Another great tool to work on your PCAT last minute studies is through the use of flash cards. Flash cards use the process of active recall: you answer when you are asked a question. The concept behind Flash cards is as simple as it can get. Wikipedia defines Flash cards as “A flashcard or flash card is a set of cards bearing information, as words or numbers, on either or both sides, used in classroom drills or in private study. One writes a question on a card and an answer overleaf.” We suggest you make these flash cards when you are studying during the prep phase so that you can use them at the last minute PCAT preparation stage. Then you can employ the spaced repetition process, which is reviewing information at increasing intervals, to revise your study material. You can create your customized flash cards, according to your priorities. It could be formulae, or any other concept that can be fitted into a question and answer format. The other option is to create online flash cards. The benefit of using flash cards is that you can decide which ones you need to revise at any given time. You don’t have to plod through the entire book to locate one answer that you need at the moment.It saves time and makes visual recall so much easier when you need it most.

THE METHOD OF LOCI

Another great way to memorize things when you are running short of time is the method of loci.

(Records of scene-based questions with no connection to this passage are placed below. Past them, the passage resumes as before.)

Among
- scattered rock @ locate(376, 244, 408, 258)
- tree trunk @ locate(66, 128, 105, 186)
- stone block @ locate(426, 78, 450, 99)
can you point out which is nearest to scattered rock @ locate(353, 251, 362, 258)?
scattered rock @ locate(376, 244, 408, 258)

It uses mental imagination to encode and retrieve a list of words from your memory in serial order.

In simpler terms, the method of loci uses visuals to recollect a series of words. Suppose you need to memorize how cells make proteins. Now imagine your room and start placing the words at specific areas in your room or associate things in your room with those words,. For example, the bed is where transcription occurs. Then on the computer RNA processing takes place, and then at the printer the translation happens. So when you have to remember how a cell makes proteins, mentally walk through your room. You get off the bed, feed something on to the laptop and then get a printout. So you know that the processes that a cell uses to produce proteins are RNA transcription, RNA processing and translation, in the correct order.

The principle behind this is that our unconscious acts as a repository from our past. By associating what you learn now to events or places, you can improve your short and long term memory and spend no time trying to remember anything on the day of your PCAT.

THE BLACK-RED-GREEN METHOD

The Black-Red-Green method helps the student to ensure that the question posed has been dealt with comprehensively after taking every aspect into the consideration.The student underlines relevant parts of the question using three distinct colors (or some equivalent). Black represents ‘Blatant instructions’, i.e. something that definitely must be done; an indubitable or obvious instruction. Red is a Reference Point or Required input of some kind, usually concerns theory, definitions, cited authors terms, etc. (either unequivocally referred to or strongly suggested). Green denotes Gremlins, which are understated signals one might easily miss, or a ‘Green Light’ that gives a cue on how to proceed, or where to place the emphasis in answers.

Too many students tend to miss one or more of these parts of a question, and end up marking a wrong answer because they missed or did not understand the question correctly. Do not fall into the trap. The PCAT is used as a filter to mercilessly weed out those candidates that may not be right for Pharmacy colleges.

Everything said, keep in mind some of the age-old advice given to test takers. There is no way studying last minute is going to get you over the line in PCAT. The last minute passes like a greased lightening. Yet, revise you must, and employ any tools or strategies to prepare, but on the day before the test don’t sweat it. Go for a swim, sleep, read or watch a movie. Avoid alcohol by all means and turn up for the test with the killer confidence of a student who knows he is going to ace the test.